YouthBuild offers over 200 programs across the United States that help low-income people ages 16 to 24, including those with disabilities, obtain their high school diplomas.

Website: youthbuild.org/about-us/

Employment-Related Resources for Anyone with a Disability

U.S. Department of Labor, State Labor Offices

Website: dol.gov/

U.S. AbilityOne Commission

Provides employment resources. The agency employs about 40,000 people with significant disabilities or who are blind. Resources include:

Website: abilityone.gov/index.html

The Campaign for Disability Employment

CDE is a collaborative effort with multiple disability and business organizations to showcase supportive, inclusive workplaces for every worker. Provides multiple resources for job seekers and employees, including job training programs, resume writing, and job interview preparation.

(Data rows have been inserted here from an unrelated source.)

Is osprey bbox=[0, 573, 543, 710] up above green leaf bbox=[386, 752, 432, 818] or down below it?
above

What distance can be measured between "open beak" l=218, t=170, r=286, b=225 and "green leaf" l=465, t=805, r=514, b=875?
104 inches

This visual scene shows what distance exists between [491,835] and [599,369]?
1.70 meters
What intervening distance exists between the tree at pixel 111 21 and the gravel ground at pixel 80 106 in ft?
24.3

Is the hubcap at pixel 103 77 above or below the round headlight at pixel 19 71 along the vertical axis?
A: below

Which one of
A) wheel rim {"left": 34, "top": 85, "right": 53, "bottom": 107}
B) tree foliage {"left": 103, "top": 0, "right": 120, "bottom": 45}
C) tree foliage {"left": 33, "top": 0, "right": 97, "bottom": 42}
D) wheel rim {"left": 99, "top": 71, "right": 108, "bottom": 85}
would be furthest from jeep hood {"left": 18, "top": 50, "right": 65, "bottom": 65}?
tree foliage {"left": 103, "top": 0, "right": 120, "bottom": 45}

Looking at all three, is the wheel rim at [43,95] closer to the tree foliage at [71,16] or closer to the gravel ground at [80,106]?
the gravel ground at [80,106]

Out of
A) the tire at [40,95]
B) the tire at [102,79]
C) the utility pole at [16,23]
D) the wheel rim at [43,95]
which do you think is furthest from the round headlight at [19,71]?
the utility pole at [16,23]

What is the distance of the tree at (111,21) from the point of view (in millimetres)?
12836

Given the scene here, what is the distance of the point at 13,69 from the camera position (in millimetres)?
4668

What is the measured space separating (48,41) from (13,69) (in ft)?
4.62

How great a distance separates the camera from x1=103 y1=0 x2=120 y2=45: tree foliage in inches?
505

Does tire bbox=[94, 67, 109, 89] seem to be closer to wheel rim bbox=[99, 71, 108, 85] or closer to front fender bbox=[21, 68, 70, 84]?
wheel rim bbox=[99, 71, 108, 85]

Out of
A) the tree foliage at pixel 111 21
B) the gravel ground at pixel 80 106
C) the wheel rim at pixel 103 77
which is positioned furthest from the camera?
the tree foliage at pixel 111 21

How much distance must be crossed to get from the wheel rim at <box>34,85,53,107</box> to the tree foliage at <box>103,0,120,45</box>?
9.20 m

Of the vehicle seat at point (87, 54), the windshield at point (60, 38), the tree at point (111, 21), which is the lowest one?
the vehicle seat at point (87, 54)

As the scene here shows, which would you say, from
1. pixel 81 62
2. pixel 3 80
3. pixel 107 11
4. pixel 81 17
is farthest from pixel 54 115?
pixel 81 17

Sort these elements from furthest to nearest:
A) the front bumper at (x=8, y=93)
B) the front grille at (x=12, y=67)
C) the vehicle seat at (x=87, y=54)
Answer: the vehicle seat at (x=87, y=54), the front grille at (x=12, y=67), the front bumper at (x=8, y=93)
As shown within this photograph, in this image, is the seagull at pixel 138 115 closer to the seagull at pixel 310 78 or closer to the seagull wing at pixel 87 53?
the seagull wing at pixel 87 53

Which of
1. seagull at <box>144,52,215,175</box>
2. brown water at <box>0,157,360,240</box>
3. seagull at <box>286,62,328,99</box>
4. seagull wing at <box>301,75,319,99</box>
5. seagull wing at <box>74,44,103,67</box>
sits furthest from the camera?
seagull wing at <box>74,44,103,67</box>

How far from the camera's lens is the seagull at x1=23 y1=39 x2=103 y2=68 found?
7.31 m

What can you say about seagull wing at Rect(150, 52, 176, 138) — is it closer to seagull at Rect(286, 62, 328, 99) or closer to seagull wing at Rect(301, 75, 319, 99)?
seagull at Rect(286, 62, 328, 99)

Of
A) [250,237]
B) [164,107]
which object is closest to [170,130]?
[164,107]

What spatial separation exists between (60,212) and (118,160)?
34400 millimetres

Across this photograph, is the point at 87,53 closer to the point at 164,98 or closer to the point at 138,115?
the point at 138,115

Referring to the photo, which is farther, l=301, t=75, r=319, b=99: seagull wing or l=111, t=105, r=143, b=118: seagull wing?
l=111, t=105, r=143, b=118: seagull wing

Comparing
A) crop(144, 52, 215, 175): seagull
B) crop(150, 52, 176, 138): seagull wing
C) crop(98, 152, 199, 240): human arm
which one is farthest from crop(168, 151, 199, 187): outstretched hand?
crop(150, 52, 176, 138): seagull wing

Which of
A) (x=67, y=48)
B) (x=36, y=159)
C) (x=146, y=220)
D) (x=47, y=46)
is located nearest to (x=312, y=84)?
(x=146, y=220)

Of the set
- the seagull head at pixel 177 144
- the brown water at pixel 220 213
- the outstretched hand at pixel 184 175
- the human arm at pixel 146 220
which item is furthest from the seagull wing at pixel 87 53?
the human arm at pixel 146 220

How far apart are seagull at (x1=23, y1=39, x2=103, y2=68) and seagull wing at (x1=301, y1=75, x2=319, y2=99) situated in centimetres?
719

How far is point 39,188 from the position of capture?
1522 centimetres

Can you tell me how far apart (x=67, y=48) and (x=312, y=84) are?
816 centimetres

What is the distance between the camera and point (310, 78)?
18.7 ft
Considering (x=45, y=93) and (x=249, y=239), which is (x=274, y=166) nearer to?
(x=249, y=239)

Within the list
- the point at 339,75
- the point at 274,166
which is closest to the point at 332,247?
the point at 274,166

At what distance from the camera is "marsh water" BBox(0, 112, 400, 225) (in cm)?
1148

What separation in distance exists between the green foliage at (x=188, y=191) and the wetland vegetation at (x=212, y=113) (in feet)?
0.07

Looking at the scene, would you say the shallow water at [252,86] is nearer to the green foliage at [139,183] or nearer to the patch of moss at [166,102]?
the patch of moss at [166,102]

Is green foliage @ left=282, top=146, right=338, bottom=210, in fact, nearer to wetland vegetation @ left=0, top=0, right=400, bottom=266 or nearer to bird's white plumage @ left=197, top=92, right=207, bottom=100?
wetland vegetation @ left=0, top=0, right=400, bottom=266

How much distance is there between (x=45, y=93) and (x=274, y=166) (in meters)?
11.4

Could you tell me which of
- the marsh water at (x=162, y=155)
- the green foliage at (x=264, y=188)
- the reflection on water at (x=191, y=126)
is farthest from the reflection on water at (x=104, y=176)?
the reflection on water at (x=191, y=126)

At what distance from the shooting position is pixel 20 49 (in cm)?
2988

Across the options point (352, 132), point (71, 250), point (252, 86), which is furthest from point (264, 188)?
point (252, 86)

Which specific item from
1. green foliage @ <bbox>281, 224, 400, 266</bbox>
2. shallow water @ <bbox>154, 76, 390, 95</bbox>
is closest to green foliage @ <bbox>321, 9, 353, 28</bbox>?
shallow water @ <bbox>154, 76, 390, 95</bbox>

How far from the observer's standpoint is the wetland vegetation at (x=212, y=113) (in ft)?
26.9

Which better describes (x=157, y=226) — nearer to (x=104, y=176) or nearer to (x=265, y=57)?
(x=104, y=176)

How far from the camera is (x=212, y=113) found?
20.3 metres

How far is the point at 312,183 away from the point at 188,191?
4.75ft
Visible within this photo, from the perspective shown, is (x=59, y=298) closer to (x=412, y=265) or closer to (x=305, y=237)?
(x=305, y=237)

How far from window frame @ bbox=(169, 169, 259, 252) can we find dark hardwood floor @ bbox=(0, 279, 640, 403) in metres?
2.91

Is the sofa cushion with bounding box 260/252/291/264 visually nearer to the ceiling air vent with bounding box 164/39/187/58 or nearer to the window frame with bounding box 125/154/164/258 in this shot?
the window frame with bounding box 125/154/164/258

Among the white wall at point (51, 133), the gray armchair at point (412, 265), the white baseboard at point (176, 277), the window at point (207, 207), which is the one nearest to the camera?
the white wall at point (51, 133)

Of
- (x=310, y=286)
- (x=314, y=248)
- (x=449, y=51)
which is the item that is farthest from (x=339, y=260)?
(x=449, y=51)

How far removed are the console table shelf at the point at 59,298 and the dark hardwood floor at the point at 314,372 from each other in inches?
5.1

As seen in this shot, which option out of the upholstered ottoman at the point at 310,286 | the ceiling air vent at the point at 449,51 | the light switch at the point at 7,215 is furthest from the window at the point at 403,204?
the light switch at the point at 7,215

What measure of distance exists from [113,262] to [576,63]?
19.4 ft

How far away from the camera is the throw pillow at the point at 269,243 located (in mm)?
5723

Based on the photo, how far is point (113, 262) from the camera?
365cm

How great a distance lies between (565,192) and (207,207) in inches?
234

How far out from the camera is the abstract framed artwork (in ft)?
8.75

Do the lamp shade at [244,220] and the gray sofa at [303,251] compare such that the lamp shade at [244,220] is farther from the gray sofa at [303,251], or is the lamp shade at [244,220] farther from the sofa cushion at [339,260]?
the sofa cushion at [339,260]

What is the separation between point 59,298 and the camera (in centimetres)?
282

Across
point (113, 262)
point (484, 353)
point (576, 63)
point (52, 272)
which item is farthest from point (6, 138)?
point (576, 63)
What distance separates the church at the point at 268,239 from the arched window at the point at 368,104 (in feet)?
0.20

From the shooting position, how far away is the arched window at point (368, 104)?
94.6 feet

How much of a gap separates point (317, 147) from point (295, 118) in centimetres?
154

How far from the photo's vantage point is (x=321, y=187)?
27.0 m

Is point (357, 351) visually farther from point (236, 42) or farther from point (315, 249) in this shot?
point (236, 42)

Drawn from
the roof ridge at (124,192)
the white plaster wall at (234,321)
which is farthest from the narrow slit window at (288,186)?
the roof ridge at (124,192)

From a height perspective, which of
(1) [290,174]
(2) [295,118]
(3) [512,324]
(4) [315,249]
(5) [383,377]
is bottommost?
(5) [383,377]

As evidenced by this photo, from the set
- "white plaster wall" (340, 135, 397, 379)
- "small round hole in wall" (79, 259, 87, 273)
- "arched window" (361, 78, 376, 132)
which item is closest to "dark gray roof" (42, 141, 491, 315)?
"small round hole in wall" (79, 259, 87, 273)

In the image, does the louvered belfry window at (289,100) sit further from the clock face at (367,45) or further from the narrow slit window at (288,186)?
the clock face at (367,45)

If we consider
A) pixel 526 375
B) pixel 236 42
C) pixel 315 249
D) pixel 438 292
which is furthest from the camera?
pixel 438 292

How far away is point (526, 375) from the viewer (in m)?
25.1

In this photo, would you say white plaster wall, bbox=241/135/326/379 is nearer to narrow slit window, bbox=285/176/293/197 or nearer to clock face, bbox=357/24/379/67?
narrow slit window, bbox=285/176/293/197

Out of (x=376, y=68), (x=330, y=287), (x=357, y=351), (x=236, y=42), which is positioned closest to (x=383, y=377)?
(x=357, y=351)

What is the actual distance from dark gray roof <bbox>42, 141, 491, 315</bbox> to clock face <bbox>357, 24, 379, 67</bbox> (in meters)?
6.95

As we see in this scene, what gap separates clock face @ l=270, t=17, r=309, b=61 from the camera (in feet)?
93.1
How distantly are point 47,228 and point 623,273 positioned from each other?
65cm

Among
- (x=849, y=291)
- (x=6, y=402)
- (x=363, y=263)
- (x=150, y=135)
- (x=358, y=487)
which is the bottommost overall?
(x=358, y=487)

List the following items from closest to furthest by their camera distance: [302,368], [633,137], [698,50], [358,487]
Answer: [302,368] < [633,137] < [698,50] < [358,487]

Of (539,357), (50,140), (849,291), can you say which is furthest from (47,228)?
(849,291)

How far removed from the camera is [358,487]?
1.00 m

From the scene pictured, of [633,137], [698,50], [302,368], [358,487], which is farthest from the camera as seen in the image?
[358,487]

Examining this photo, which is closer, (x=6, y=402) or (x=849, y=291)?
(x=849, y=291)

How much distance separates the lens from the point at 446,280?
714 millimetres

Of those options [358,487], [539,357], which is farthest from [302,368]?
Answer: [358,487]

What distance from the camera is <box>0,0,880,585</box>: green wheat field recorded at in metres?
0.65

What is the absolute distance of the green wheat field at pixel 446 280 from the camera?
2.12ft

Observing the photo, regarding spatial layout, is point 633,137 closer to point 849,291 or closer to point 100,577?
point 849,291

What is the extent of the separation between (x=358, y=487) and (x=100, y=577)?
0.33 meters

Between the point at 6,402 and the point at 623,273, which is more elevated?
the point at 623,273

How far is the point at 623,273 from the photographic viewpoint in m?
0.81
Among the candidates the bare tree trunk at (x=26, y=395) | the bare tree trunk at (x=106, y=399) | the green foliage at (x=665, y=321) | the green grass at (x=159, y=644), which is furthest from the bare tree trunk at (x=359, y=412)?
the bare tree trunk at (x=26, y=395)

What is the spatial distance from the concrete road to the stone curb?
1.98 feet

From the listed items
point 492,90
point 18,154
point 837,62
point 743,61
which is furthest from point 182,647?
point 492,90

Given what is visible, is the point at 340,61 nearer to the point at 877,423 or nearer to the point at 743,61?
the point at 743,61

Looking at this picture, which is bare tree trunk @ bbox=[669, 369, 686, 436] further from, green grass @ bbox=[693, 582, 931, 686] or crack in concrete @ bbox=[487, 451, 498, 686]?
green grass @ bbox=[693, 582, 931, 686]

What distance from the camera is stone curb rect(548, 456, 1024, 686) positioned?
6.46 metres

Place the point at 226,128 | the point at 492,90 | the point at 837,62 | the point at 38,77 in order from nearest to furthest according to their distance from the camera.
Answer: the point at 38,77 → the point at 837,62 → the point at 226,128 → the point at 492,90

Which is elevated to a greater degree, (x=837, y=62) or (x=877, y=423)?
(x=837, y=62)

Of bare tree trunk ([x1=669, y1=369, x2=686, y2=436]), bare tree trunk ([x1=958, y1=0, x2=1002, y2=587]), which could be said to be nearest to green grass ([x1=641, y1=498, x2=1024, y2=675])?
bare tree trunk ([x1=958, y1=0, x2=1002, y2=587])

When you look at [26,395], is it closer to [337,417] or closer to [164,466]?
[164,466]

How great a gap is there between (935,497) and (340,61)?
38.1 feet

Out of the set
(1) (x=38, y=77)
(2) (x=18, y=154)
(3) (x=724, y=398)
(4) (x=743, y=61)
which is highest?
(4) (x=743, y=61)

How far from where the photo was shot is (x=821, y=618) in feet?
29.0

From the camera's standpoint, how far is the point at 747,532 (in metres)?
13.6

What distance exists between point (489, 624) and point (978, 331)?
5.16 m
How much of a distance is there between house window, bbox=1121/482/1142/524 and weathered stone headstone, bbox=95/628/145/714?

Website: whatcanyoudocampaign.org

AbilityJobs

AbilityJobs is the largest job site for people with disabilities. It helps businesses, governments, and nonprofits connect with job seekers. Job posters commit to hiring job seekers with disabilities and U.S. veterans with disabilities.

Website: abilityjobs.com/

Job Training and Other Programs

GetMyFuture: Careeronestop

GetMyFuture offers job training and employment-related resources for young people and adult basic education location services. 

Website: GetMyFuture/default.aspx

Center for Parent Information and Resources

CPIR offers information and products designed for the network of Parent Centers that serve families of children with disabilities. 

Website: parentcenterhub.org

Ticket to Work

The Social Security Administration’s Ticket to Work program helps provide access to employment support services for Social Security disability beneficiaries who want to work. 

Programs offer work incentives for those who qualify, including cash benefits, continued Medicare or Medicaid for a set amount of time, and educational, vocational, and training to start a new type of work.